The issue of energy is one of Africa’s most pressing challenges. This challenge, if left unresolved, has the potential to bring development to a standstill in otherwise successful countries. If solved, it has the potential to drive development on the continent to unprecedented levels. This year’s African Presidential Roundtable focused on how governments, institutions, and individuals can aid in bringing Africa closer to achieving a resolution to this pressing dilemma.
Since the African Presidential Center inaugurated theAfrican Presidential Roundtable in April 2003, each year has seen a significant growth in the size and stature of the initiative. The involvement of former African heads of state, foreign diplomats, and international dignitaries has produced cutting-edge conversation and policy discussion about the continent.

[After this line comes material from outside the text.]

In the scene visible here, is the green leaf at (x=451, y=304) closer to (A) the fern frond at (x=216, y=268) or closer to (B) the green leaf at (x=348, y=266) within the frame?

The former African heads of state who have developed relationships with the African Presidential Center through this initiative feel strongly that the African Presidential Roundtable represents an opportunity to reach a significant number of key individuals and institutions that have the ability to directly impact the development of Africa. The African Presidential Roundtable has facilitated a better understanding by both Africans and Americans of their respective views regarding civic participation, leadership development, and policy formation relative to Africa. This effort has also led to more informed policies and has the potential to influence future practices by providing a sustainable and credible forum for former democratically elected African heads of state to convene around issues that affect U.S.-Africa relations.